A total of 13 new regional centres will be opened over the next five years.
The Public and Commercial Services (PCS) union said the cuts would pose a “significant threat” to the operation of HMRC as well as to the working lives of staff.
The union called for full public and parliamentary scrutiny of the decision.
HMRC said its modernisation programme includes investment in new online and other services to make it easier for people to pay their tax.
Lin Homer, HMRC’s chief executive, said: “HMRC is committed to modern, regional centres serving every region and nation in the UK, with skilled and varied jobs and development opportunities, while also ensuring jobs are spread throughout the UK and not concentrated in the capital.
“HMRC has too many expensive, isolated and outdated offices.
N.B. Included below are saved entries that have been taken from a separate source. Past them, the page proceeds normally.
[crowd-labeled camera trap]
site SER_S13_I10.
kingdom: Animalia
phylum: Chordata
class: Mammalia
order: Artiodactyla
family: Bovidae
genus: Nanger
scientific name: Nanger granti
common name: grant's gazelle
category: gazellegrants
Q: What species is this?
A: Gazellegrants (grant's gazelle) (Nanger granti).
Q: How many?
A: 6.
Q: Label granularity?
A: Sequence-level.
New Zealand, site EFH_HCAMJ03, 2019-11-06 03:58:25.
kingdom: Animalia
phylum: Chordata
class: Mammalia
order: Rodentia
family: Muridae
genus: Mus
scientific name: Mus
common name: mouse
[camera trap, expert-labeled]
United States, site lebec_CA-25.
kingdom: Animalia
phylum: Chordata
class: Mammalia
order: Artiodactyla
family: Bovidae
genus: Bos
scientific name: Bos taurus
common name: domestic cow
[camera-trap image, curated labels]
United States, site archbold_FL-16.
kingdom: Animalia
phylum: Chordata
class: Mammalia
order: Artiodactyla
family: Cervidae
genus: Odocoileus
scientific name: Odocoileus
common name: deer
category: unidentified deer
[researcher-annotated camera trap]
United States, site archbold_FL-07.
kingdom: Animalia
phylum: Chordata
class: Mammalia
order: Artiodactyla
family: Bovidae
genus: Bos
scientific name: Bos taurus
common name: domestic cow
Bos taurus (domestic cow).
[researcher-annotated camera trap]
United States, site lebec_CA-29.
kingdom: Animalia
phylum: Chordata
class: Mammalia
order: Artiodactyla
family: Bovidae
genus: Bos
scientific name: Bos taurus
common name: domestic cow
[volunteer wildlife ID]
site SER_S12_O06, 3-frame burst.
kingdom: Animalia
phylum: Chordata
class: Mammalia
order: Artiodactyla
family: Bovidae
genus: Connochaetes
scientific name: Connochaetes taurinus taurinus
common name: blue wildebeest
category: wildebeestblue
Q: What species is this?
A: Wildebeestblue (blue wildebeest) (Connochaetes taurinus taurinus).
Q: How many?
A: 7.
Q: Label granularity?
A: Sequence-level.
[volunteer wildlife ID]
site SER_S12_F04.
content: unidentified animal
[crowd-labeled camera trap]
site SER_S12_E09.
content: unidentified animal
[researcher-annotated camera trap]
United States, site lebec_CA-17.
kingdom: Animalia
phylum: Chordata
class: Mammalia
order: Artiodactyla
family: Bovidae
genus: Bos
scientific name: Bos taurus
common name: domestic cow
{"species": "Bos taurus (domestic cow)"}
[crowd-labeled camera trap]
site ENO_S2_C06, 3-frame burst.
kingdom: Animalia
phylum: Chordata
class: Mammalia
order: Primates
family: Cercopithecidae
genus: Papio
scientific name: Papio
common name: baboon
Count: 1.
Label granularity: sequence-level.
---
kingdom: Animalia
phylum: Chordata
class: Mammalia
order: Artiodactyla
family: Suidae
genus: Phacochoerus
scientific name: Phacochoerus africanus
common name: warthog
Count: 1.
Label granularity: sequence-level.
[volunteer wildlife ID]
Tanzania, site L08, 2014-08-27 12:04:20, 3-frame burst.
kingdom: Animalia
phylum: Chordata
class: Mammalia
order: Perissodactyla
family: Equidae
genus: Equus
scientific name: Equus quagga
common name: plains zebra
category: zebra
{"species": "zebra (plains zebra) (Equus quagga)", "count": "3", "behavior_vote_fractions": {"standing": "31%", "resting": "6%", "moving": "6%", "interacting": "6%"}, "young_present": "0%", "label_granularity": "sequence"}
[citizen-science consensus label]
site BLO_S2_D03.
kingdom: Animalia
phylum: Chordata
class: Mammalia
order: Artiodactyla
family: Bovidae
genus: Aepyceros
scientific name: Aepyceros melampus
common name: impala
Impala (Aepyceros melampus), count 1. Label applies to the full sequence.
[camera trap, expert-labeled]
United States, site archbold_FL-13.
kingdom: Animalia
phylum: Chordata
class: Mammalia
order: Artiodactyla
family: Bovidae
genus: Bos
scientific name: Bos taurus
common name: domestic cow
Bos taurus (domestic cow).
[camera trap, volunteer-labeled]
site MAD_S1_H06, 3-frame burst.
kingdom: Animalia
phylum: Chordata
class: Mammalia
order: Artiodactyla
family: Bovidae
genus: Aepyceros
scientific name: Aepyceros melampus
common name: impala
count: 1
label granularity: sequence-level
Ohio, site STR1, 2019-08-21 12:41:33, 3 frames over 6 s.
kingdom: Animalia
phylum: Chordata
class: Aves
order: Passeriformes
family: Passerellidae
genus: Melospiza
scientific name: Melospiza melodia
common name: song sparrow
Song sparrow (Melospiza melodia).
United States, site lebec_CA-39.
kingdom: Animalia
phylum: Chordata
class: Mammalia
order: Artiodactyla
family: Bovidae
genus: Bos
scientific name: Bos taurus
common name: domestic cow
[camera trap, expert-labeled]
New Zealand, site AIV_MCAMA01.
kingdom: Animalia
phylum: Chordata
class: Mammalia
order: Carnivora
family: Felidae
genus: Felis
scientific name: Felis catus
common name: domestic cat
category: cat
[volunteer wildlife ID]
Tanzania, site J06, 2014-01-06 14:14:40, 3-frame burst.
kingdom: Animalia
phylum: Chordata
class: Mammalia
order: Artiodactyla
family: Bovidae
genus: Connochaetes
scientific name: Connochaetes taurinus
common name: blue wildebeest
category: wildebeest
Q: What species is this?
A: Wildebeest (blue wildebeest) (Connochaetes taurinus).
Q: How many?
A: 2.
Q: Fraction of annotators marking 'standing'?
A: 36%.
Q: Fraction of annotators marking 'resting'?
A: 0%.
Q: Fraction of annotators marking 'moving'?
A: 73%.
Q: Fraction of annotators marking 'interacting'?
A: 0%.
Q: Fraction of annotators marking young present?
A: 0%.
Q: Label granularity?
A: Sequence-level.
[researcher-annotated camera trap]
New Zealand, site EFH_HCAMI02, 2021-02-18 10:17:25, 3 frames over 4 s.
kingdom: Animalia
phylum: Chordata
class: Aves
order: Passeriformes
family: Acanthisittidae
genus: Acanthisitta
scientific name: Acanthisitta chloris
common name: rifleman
This makes it difficult for us to collaborate, modernise our ways of working, and make the changes we need to transform our service to customers and clamp down further on the minority who try to cheat the system.
“The new regional centres will bring our staff together in more modern and cost-effective buildings in areas with lower rents.
“They will also make a big contribution to the cities where they are based, providing high-quality, skilled jobs and supporting the Government’s commitment for a national recovery that benefits all parts of the UK.”
HMRC said the majority of staff will move to the new regional centres.
There are around 58,000 employees spread over 170 offices across the country, ranging in size from 6,000 staff to fewer than 10.
Employees will be brought together in 13 large regional centres, with moves phased in over 10 years to minimise redundancies.
PCS general secretary Mark Serwotka said: “No-one should be in any doubt that, if implemented, these proposals would be absolutely devastating for HMRC and the people who work there.
“Closing this many offices would pose a significant threat to the operation of HMRC, its service to the public and the working lives of staff, and the need for parliamentary scrutiny of the plans is undeniable and urgent.”